After having the models built as well as the ensamble of them it is time to predict for the IPAC dataset. Thus we start to prepare the data,

# Cargamos bq_clean (IPAC)
yy <- apply(sn, 1, feature_extr, bq_clean)
yy <- as.data.frame(yy)
colnames(yy) <- as.character(sn[, 1])
colnames(yy) <- str_replace(paste("X", colnames(yy), sep = ""), ":", ".")
# Predict for new dataset:
predf <- data.frame(sapply(all.models, predict, newdata = yy))
## Error: object 'X53.62.1' not found
predf$ENS_greedy <- predict(greedy, newdata = yy)
## Error: variables in the training data missing in newdata
predf$ENS_linear <- predict(linear, newdata = yy)
## Error: object 'X53.62.1' not found

Neighbourhood Analysis

In order to realize how close or isolated the both sets (BT-SETTL and IPAC) are a PCA analysis is performed:

# Cargamos bq_clean (IPAC)
zz <- rbind(X, yy)
pcaz <- prcomp(zz)
plot(pcaz$x[, 1], pcaz$x[, 2], pch = ".")
points(pcaz$x[(nrow(X) + 1):nrow(zz), 1], pcaz$x[(nrow(X) + 1):nrow(zz), 2], 
    pch = "x", col = 3)
points(pcaz$x[1:nrow(X), 1], pcaz$x[1:nrow(X), 2], pch = "+", col = 2)

plot of chunk lee04

rownames(yy)[896 - nrow(X)]
## [1] "LP_799-3.7512.txt"

According to the obtained predictions, some comparison will be performed against the prediction carried out by using spectrafull projection by means of ICA/JADE technology.

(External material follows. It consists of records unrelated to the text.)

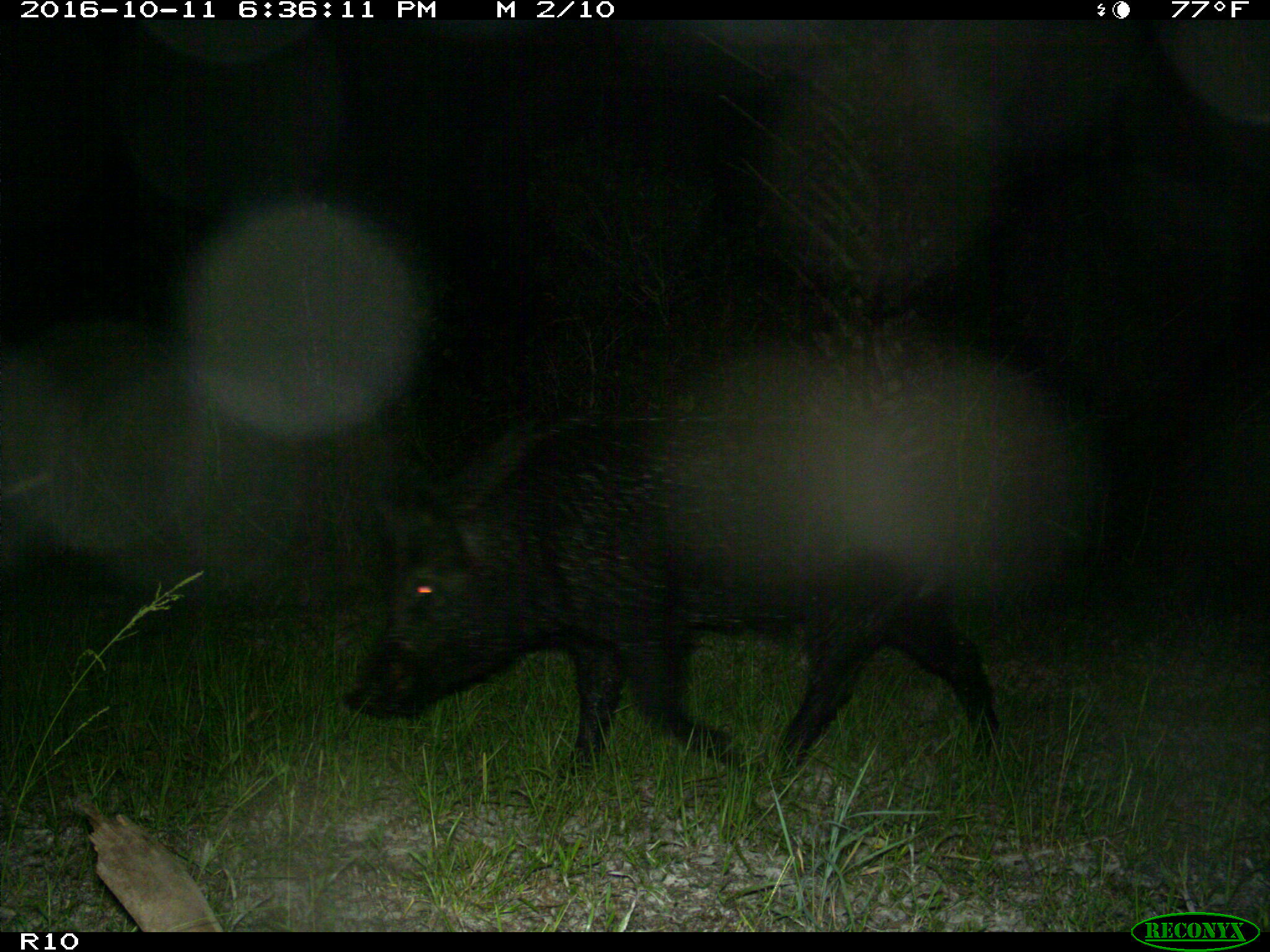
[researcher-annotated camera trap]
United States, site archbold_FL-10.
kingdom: Animalia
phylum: Chordata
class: Mammalia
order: Artiodactyla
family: Suidae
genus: Sus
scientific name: Sus scrofa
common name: wild boar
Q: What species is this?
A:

This was carried out by Miss Prendes Gero at http://innova.uned.es, so we will download her prediction datasets and just compare them.

# Cargamos bq_clean (IPAC)
load("~/git/M_sel/belen_resul_T.RData")
idx <- unlist(lapply(bq_clean, function(x) {
    return(x$name)
})) %in% rownames(dd)
plot(dd[, 2], predf$ENS_greedy[idx])
## Error: error in evaluating the argument 'y' in selecting a method for
## function 'plot': Error: object 'predf' not found
rownames(dd)[124]
## [1] "LP_799-3.7512.txt"
plot(dd[, 2], predf$ENS_greedy[idx], xlim = c(1500, 3500), ylim = c(1500, 3500))
## Error: error in evaluating the argument 'y' in selecting a method for
## function 'plot': Error: object 'predf' not found
lines(c(1500, 3500), c(1500, 3500), col = 2)
## Error: plot.new has not been called yet
hist((dd[, 3] - predf$ENS_greedy[idx])/sd(dd[, 1] - predf$ENS_greedy[idx]), 
    breaks = 20)
## Error: object 'predf' not found
mean(dd[, 3] - predf$ENS_greedy[idx])
## Error: error in evaluating the argument 'x' in selecting a method for
## function 'mean': Error: object 'predf' not found
sd(dd[, 3] - predf$ENS_greedy[idx])
## Error: object 'predf' not found